So just, after, the black death and pest, I think, gains that sense of referring to plague in the late 15th century. So just a little bit later. Originally, they come from Latin pestilentia, which meant plague or pestilence, which itself comes from pestis the other word that you mentioned, which is on its own just means plague and pestilence.
Now the origin of this word is unknown. So we don't have a clear sense of where pestis comes from. but I have mentioned it before, in, earlier in the podcast, remember that the scientific name for, the plague bacterium, pestis. So that's the scientific name, pestis there. Another pair of words, that come into English just following the black death: first of all, mortality, that comes in, the early 15th century. And it could be used to specifically refer to plague. It came into English, through French, from Latin mors, death, ultimately [01:11:00] from the proto indo European root *mer- , which meant to rub away or harm, which is also the source of the word nightmare.

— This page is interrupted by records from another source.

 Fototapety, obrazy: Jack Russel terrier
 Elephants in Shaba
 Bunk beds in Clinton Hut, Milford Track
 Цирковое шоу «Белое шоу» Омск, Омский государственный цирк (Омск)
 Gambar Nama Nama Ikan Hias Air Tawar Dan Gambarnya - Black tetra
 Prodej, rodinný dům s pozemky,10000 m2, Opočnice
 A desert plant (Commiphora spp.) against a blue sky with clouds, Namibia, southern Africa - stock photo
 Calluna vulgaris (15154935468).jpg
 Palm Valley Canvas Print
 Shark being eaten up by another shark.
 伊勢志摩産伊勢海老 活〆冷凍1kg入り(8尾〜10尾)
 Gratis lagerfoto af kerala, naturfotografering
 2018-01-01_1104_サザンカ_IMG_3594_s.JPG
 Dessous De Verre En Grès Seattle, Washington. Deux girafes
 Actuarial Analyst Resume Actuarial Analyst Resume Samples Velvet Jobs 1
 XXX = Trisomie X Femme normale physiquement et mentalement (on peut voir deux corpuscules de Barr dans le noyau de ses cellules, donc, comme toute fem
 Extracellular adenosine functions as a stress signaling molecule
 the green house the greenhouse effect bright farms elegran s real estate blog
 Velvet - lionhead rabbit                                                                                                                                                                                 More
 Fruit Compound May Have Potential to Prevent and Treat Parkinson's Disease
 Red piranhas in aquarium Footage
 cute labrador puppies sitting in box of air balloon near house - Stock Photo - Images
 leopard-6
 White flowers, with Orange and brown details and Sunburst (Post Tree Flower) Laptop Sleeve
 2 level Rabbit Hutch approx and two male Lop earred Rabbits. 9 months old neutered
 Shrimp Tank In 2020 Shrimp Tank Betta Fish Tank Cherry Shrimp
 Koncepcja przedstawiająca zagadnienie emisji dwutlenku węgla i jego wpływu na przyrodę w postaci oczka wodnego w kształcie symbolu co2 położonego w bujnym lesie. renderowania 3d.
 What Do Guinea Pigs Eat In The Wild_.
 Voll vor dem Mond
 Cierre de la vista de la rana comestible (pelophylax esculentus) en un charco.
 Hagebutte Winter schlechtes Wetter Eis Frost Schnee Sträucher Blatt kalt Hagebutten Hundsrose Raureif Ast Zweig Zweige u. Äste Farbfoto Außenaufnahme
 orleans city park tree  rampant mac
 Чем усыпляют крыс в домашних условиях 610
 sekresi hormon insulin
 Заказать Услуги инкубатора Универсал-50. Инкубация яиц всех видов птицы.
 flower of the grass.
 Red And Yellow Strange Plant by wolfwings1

so whole bunch of Latin dying words come from this as well.
Aven: Latin has a lot of dying words just for the record. Very good at dying words. Killing words, actually, maybe more than dying words, but we got you covered. So
Mark: you mentioned, I think morbid
Aven: morbus. Yeah. Yeah.
Mark: also the Latin verb,mori, morior, mori, which means to die, which passed through French, eventually producing the English word murrain.
Which is was used to refer to a disease or plague in the late 14th
Aven: century
with a U? Not moraine, the hill caused by receding glaciers, famed to every grade seven geography class.
Moxie: That's exactly what the first thing I thought when I heard that word. Yes. That's a new piece of my vocabulary.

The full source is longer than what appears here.